AAHCP: How are house calls different to you than office visits?
Dr. Abrams: Being able to see the patient's illness within the
context of their life is the key to understanding how to care
for them.
AAHCP: Are the patients different?
Dr. Abrams: Yes. They are functionally much more disabled.
AAHCP: What other specialists do you use in your practice?
Dr. Abrams: Psychiatry, Ophthalmology, Neurology, Podiatry are
common. They like the NP to meet them at the home to facilitate
the visit.
AAHCP: How do you arrange for their consultations?
Dr. Abrams: Personally.
AAHCP: Can you compare the office visit with the house call in
the following ways: Personal gratification?

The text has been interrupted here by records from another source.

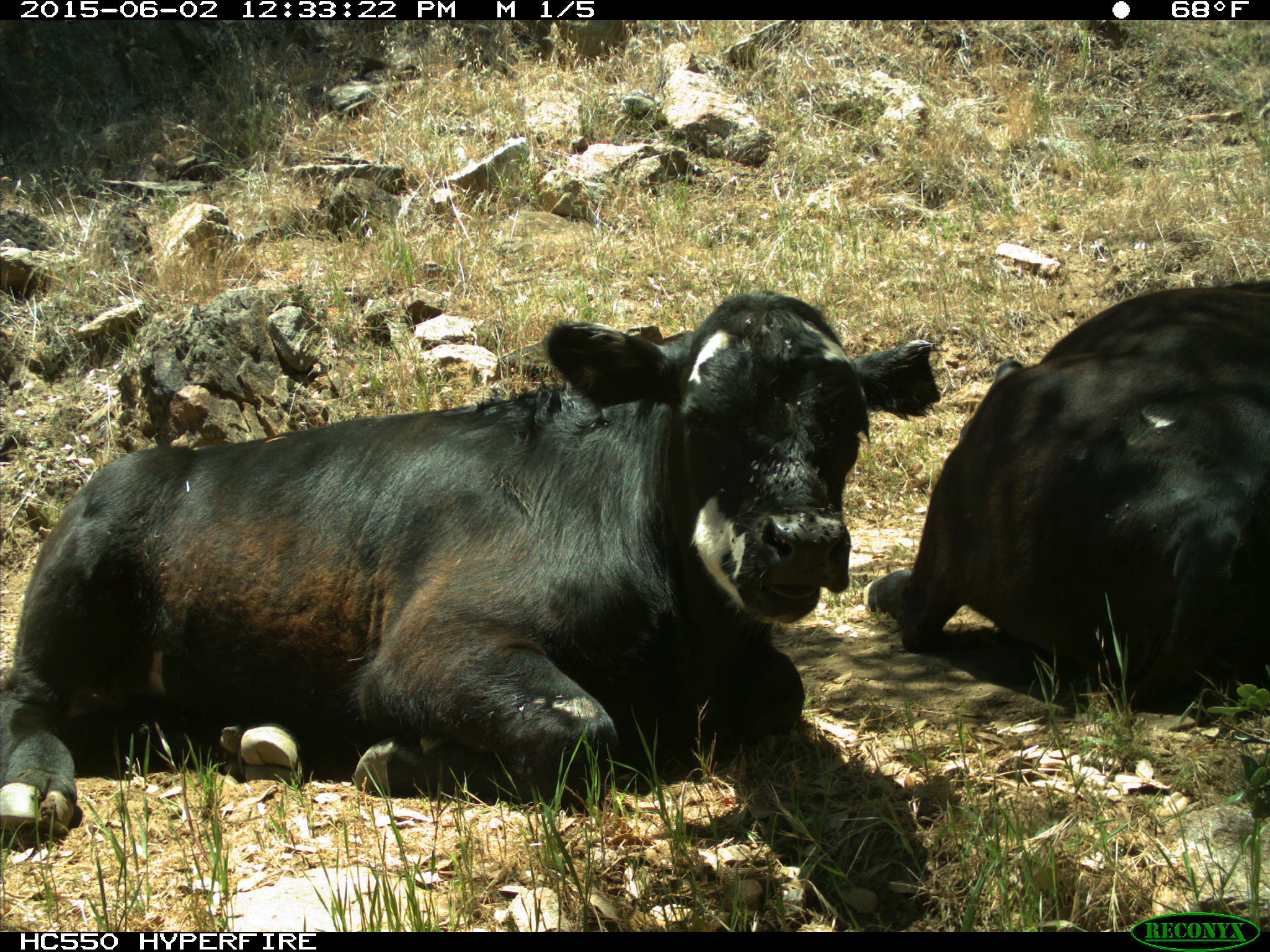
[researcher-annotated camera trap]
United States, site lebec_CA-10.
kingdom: Animalia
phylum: Chordata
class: Mammalia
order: Artiodactyla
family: Bovidae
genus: Bos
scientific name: Bos taurus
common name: domestic cow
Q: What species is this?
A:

Dr. Abrams: Much more gratifying
AAHCP: Professional Challenge?
Dr. Abrams: Much more challenging
AAHCP: Economic return?
Equal, because I am salaried
Value to society?
More important
AAHCP: Value to your institution?
Tremendous value: it helped my institution win the Foster-McGaw
Award for Community Hospital Excellence.
AAHCP: What do you see as the future of the physician's role
in home care?
I think there is an opportunity for physicians to take a lead
role in creating a paradigm shift in the locus of care to the
home, for everyone, and not just for the chronically ill. I have
an intuitive sense that there is a therapeutic dimension in the
home that will improve outcomes in and of itself.